All the more reason, perhaps, to widen our gaze a bit and look anew at some of the global ‘reasons to be cheerful’ – from declining infant mortality, to access to education, better healthcare and the miraculous advances in computing technology that we take for granted. Human beings’ extraordinary capacity for innovation and progress often goes unnoticed, and I’m glad CapX is one of the places you can still come to read some occasional good news amid the quagmire of glumness.
And it’s also true that for all the confident eschatology of protestors and pundits, be it about climate change or AI, the one thing most humans remain spectacularly bad at is predicting the future. Indeed, the history of science and letters, let alone political punditry, is littered with totally duff prognoses about where society is headed.
The fact we might not be heading for Armageddon is a pretty low bar for socio-political satisfaction, however. And we need to get real: in the here and now, Britain’s political economy is failing badly. As this recent FT data visualisation neatly illustrates, the UK is a middling country with one very affluent city. Our living standards are way behind our cousins across the Atlantic and appreciably worse than European peers like France and Germany.
We can don rose-tinted glasses and hope for a technological deus ex machina, but that is not going to wipe out the high cost of housing or raising a child, both which are stopping lots of Brits from living the lives they want to live. That situation, that stifling of life chances, is also intensifying the sense of disconnection both between the generations and between voters and the political class.
One crumb of comfort is that housing and childcare costs are at least higher up the political agenda than they were when I started – better late than never. But that’s just a starting point. Pointing fingers at one politician, council or party would be easy enough, but the truth is that virtually our entire political class is still in hock to a system that primarily works to protect older people’s property wealth (not to mention the cursed triple lock).
There is not one British political tradition that should find this situation acceptable. For leftwingers it’s so manifestly unfair and deleterious to social mobility it barely needs spelling out. For liberals it’s an infringement on people’s basic ability to live life as they see fit, for social conservatives it’s a threat to the very fabric of our society.

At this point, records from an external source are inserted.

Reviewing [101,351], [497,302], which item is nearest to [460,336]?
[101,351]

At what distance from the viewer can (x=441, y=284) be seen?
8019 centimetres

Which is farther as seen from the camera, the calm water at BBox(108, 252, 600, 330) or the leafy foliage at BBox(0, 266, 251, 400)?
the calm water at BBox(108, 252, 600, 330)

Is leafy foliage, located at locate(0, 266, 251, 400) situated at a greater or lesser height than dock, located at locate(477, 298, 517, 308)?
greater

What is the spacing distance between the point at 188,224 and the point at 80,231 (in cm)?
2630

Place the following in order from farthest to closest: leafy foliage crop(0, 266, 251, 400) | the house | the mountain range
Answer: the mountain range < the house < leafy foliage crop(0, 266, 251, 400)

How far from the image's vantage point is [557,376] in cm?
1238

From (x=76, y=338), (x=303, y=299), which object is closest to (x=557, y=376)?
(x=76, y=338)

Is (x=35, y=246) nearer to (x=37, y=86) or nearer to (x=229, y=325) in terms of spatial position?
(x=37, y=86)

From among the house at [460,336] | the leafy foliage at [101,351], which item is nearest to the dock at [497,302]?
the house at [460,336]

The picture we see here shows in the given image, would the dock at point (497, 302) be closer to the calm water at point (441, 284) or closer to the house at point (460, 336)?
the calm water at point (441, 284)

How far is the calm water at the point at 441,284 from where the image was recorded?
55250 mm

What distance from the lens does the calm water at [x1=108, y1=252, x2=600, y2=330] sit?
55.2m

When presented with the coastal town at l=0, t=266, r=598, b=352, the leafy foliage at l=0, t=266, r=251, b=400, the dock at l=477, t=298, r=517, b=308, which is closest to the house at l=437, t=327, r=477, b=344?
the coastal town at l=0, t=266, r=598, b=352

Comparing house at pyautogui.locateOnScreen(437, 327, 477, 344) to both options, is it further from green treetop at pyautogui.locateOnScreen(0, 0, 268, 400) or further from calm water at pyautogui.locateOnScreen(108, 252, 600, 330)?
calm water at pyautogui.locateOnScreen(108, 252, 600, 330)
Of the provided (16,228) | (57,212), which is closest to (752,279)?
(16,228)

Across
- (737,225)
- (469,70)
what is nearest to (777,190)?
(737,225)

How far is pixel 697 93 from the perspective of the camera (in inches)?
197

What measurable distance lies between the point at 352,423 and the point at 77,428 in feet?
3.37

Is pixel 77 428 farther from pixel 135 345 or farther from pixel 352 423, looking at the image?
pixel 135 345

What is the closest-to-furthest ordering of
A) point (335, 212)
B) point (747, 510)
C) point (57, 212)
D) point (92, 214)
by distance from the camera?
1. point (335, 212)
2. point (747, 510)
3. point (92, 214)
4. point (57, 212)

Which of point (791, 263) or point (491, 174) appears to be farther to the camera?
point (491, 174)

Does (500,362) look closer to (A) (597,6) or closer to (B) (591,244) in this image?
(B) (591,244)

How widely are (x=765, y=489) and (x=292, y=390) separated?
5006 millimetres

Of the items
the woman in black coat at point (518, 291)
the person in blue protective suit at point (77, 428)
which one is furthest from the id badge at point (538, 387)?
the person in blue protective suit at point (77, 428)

So whoever is next in government ought to dispense with the endless inane distractions of campaigning groups whose chief interest is getting themselves media attention, and make reducing all of the costs of living the overriding mission for the rest of this decade (and probably beyond).
I’d like to end on a personal note. I’ve learned an enormous amount doing this job in the last five years – from my wonderful, talented and very kind colleagues at the Centre for Policy Studies, from CapX’s many brilliant contributors and from you, our learned and passionate readers. Thank you all very much indeed.
A particular thank you to two people: first, to our editor-in-chief, Robert Colvile, under whose leadership the CPS and CapX have gone from strength to strength. Second, to my successor as editor, Alys Denby, who has been a wonderful colleague and friend for the last three years. I could not be leaving the site in more capable hands.